= Loop inversion =

Compiler optimization

In computer science, loop inversion is a compiler optimization and loop transformation in which a while loop is replaced by an if block containing a do..while loop. When used correctly, it may improve performance due to instruction pipelining or avoiding jump instructions to reduce branch mis-prediction.
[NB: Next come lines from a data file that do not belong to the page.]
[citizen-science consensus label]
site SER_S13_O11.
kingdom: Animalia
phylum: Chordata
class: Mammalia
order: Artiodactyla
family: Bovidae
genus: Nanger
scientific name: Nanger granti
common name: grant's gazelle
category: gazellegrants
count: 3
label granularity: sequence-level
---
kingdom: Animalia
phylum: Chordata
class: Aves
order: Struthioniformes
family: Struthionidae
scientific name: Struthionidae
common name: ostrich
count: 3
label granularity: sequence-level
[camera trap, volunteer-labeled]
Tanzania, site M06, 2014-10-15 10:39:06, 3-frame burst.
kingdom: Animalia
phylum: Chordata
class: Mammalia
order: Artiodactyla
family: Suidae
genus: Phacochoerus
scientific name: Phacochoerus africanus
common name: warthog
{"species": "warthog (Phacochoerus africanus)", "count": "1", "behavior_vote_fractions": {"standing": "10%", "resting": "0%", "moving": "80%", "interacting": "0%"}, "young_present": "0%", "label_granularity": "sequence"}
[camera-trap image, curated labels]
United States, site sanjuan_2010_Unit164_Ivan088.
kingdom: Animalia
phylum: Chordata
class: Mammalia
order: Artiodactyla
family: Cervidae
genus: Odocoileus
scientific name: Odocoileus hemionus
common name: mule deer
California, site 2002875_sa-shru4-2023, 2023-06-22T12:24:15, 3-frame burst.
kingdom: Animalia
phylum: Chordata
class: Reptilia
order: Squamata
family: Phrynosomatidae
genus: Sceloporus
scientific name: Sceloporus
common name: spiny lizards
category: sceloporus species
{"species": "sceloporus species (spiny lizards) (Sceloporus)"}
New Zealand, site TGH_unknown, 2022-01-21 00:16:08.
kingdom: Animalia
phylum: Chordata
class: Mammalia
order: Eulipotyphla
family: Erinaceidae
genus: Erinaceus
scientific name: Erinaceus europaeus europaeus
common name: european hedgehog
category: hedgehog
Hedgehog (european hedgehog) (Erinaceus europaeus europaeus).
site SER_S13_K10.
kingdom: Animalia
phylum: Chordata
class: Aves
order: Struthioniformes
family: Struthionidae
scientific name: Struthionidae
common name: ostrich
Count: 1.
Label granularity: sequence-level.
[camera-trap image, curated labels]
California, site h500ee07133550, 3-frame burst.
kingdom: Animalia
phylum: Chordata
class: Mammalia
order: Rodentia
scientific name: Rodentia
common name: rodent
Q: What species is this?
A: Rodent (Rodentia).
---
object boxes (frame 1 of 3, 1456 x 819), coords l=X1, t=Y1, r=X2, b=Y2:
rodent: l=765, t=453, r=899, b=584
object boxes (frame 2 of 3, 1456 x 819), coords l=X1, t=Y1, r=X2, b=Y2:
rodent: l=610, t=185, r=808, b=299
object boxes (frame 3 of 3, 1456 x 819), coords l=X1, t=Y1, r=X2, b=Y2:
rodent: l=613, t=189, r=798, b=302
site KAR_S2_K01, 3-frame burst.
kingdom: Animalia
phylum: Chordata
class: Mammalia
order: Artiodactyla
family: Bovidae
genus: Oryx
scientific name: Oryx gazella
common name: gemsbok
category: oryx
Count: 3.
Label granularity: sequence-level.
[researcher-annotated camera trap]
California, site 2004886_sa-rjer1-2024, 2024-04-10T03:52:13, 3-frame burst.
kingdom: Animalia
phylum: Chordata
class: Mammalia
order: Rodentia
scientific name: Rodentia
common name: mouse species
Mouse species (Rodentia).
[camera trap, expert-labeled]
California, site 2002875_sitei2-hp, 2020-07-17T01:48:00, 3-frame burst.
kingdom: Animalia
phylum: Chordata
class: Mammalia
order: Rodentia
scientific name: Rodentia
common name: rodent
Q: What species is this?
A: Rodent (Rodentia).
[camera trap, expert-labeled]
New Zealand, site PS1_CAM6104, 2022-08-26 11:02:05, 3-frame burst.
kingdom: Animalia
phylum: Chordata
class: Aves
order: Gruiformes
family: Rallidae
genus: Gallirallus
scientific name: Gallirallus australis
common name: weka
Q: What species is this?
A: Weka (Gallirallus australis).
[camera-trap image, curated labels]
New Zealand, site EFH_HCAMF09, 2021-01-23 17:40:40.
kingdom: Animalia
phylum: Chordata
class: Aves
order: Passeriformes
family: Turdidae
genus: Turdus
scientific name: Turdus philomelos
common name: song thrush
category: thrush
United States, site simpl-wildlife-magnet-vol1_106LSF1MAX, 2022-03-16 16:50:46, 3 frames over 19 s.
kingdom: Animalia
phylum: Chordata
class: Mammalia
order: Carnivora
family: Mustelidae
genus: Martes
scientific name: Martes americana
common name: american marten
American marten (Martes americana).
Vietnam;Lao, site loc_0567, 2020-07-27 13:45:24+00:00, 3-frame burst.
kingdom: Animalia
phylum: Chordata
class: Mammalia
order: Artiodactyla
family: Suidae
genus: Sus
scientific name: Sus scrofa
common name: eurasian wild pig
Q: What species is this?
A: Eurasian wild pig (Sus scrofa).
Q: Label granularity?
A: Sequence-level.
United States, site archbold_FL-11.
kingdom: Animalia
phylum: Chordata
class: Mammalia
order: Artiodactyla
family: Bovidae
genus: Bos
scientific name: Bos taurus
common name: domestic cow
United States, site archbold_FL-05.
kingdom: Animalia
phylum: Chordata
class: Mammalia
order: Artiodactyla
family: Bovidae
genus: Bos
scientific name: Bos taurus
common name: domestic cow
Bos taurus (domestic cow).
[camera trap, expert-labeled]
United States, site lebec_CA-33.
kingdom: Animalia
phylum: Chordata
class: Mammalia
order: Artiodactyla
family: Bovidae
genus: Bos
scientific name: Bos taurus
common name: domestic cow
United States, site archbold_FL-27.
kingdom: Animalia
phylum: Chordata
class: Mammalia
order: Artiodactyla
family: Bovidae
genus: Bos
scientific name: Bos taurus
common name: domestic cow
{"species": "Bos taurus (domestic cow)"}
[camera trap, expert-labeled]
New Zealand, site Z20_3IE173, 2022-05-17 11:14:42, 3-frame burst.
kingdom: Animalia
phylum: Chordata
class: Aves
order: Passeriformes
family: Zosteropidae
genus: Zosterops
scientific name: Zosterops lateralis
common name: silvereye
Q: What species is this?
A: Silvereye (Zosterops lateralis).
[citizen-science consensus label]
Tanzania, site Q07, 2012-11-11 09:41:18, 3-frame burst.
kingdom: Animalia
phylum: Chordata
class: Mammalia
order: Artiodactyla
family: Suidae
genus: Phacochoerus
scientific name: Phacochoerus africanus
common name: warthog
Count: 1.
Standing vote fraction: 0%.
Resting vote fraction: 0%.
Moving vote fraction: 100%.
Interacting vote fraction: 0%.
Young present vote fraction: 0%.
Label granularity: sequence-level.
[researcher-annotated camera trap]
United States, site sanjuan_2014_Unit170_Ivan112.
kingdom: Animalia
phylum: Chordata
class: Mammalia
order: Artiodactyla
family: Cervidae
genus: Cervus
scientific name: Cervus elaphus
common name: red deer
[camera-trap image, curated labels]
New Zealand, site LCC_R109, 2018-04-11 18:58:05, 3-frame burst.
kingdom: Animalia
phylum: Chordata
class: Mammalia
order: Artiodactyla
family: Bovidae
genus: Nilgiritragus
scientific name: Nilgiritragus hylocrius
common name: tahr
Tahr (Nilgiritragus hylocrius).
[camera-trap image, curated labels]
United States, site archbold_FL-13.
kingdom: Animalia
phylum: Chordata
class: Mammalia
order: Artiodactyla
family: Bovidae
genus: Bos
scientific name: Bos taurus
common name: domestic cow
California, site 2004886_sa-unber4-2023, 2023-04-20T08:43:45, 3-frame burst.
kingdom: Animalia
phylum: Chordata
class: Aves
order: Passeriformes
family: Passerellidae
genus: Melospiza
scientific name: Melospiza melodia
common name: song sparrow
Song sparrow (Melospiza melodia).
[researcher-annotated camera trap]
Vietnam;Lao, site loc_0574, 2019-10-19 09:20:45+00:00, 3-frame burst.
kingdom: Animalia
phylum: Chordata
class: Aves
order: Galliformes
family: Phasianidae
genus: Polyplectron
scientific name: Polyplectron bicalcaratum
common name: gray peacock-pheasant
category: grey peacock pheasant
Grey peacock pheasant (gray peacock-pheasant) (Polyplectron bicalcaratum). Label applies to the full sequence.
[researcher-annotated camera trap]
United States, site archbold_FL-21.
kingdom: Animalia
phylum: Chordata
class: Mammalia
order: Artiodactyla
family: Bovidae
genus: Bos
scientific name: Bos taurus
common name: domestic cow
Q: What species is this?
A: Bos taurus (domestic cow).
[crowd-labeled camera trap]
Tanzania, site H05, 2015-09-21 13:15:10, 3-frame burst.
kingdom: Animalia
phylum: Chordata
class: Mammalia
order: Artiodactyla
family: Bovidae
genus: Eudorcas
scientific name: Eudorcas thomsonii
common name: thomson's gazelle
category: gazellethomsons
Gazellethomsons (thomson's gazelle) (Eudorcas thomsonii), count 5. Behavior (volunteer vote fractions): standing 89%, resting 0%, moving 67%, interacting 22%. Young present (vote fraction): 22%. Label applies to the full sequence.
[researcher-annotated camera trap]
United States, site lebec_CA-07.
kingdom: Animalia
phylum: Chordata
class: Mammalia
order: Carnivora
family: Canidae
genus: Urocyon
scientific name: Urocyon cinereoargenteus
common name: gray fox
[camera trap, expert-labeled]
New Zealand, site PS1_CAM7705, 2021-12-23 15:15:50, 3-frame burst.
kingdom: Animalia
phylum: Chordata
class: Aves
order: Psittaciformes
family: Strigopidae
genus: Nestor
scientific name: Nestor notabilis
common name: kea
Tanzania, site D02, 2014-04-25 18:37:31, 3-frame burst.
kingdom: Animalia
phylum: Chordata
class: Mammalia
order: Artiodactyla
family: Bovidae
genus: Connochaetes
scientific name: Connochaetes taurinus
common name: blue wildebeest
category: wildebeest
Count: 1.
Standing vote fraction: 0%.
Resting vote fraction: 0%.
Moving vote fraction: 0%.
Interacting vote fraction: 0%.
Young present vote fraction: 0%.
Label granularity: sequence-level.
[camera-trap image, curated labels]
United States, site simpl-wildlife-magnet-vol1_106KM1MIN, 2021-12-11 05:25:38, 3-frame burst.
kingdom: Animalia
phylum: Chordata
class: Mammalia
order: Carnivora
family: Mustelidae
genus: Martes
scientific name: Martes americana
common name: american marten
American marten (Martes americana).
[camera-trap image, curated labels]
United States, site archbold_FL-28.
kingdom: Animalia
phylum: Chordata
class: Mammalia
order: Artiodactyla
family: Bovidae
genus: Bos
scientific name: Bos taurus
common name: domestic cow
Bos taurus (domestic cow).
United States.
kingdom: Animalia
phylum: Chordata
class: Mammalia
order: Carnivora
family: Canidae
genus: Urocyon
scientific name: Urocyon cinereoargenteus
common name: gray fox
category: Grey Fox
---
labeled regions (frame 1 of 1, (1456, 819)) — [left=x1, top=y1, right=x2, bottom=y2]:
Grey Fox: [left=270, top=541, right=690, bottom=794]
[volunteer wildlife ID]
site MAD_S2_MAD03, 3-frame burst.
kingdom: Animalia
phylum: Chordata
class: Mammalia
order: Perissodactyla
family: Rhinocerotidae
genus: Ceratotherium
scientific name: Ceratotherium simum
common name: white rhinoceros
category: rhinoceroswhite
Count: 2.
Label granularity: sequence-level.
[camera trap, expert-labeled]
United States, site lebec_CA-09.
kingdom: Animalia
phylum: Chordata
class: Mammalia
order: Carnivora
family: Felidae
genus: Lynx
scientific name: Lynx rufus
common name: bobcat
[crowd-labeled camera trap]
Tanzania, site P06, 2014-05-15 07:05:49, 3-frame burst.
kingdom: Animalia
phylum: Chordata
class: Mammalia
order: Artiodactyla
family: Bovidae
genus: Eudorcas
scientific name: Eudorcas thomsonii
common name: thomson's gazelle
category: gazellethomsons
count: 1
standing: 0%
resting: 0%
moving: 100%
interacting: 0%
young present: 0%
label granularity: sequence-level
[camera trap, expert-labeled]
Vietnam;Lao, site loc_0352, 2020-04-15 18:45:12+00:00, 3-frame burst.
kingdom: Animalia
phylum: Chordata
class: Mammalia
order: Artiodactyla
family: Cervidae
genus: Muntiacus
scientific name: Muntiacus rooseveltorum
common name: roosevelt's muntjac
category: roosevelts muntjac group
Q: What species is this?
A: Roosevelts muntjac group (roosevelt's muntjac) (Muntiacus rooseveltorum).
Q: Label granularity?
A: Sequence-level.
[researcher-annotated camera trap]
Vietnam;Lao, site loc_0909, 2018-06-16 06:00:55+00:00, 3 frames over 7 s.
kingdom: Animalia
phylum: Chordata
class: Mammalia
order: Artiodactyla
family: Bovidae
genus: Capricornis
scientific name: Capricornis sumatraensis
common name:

In a while loop (indefinite iteration), the condition must be tested for each iteration. When the test fails, the loop is exited. By putting the test at the end of the loop body, loop inversion avoids any jumps at the end of the final iteration.

== Example in Java ==

void pre_inversion() {
  while (/* condition */) {
    /* loop body */
  }
}

is equivalent to:

void post_inversion() {
  if (/* condition */) {
    do {
      /* loop body */
    } while (/* condition */);
  }
}

No change in performance occurs for initial and non-final iterations through the loop, including when the loop is not entered because the condition is false. However, the final iteration has 2 fewer jump instructions when the loop is entered because the do-while loop does not need to jump to the start of the while loop to evaluate the loop condition.

==Example in C==

  int i, a[100];
  i = 0;
  while (i < 100) {
    a[i] = 0;
    i++;
  }

is equivalent to:

  int i, a[100];
  i = 0;
  if (i < 100) {
    do {
      a[i] = 0;
      i++;
    } while (i < 100);
  }

Despite the seemingly greater complexity of the second example, it may actually run faster on modern CPUs because they use an instruction pipeline. By nature, any jump in the code causes a pipeline stall, which is a detriment to performance.

Additionally, loop inversion allows safe loop-invariant code motion.

==Example in three-address code==

       i := 0
  L1: if i >= 100 goto L2
       a[i] := 0
       i := i + 1
       goto L1
  L2:

If i had been initialized at 100, the instructions executed at runtime would have been:

  if i >= 100
  goto L2

Let us assume that i had been initialized to some value less than 100. Now let us look at the instructions executed at the moment after i has been incremented to 99 in the loop:

  goto L1
  if i < 100
  a[i] := 0
  i := i + 1
  goto L1
  if i >= 100
  goto L2
  <<at L2>>

Now, let's look at the optimized version:

       i := 0
       if i >= 100 goto L2
  L1: a[i] := 0
       i := i + 1
       if i < 100 goto L1
  L2:

Again, let's look at the instructions executed if i is initialized to 100:

  if i >= 100
  goto L2

We didn't waste any cycles compared to the original version. Now consider the case where i has been incremented:

  if i < 100
  goto L1
  a[i] := 0
  i := i + 1
  if i < 100
  <<at L2>>

As you can see, two gotos (and thus, two pipeline stalls) have been eliminated in the execution.